** start of Data for the task **

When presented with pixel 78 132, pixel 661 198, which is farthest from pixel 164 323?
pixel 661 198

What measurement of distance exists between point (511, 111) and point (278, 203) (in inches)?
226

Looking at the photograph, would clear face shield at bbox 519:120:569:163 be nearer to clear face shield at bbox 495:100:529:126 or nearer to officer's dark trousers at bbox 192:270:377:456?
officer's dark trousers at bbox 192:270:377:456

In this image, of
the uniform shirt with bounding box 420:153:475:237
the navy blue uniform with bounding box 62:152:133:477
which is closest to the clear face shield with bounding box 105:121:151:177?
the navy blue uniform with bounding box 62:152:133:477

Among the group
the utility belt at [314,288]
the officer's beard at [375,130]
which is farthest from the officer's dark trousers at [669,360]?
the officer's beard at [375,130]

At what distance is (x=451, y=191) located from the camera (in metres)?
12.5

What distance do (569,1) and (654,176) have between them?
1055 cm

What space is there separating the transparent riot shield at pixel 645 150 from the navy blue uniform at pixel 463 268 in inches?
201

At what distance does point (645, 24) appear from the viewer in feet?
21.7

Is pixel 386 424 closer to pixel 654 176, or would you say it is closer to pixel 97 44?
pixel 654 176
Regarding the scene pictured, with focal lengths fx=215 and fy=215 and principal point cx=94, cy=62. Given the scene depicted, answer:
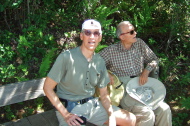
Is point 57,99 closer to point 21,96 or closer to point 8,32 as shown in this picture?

** end of Data for the task **

## Exercise objective
Copy all of the material above word for word, leaving out the pictures.

## Solution to the exercise
When presented with pixel 78 132, pixel 661 198, which is farthest from pixel 164 323?
pixel 661 198

What measurement of distance exists between point (511, 111) and point (278, 203) (in inches)?
226

Looking at the photograph, would clear face shield at bbox 519:120:569:163 be nearer to clear face shield at bbox 495:100:529:126 or nearer to officer's dark trousers at bbox 192:270:377:456?
officer's dark trousers at bbox 192:270:377:456

In this image, of
the uniform shirt with bounding box 420:153:475:237
the navy blue uniform with bounding box 62:152:133:477
which is closest to the clear face shield with bounding box 105:121:151:177?
the navy blue uniform with bounding box 62:152:133:477

Among the group
the utility belt at [314,288]
the officer's beard at [375,130]
which is farthest from the officer's dark trousers at [669,360]?
the officer's beard at [375,130]

At what distance is (x=451, y=191) located from the camera (in metres)?
12.5

What distance do (569,1) and (654,176) have between them?
1055 cm

What space is there separating the transparent riot shield at pixel 645 150 from the navy blue uniform at pixel 463 268 in inches?
201

At what distance does point (645, 24) appear from the viewer in feet?
21.7

Is pixel 386 424 closer to pixel 654 176, or would you say it is closer to pixel 97 44?
pixel 654 176
Regarding the scene pictured, with focal lengths fx=215 and fy=215 and principal point cx=94, cy=62. Given the scene depicted, answer:
Is point 57,99 closer to point 21,96 or closer to point 8,32 as shown in this picture?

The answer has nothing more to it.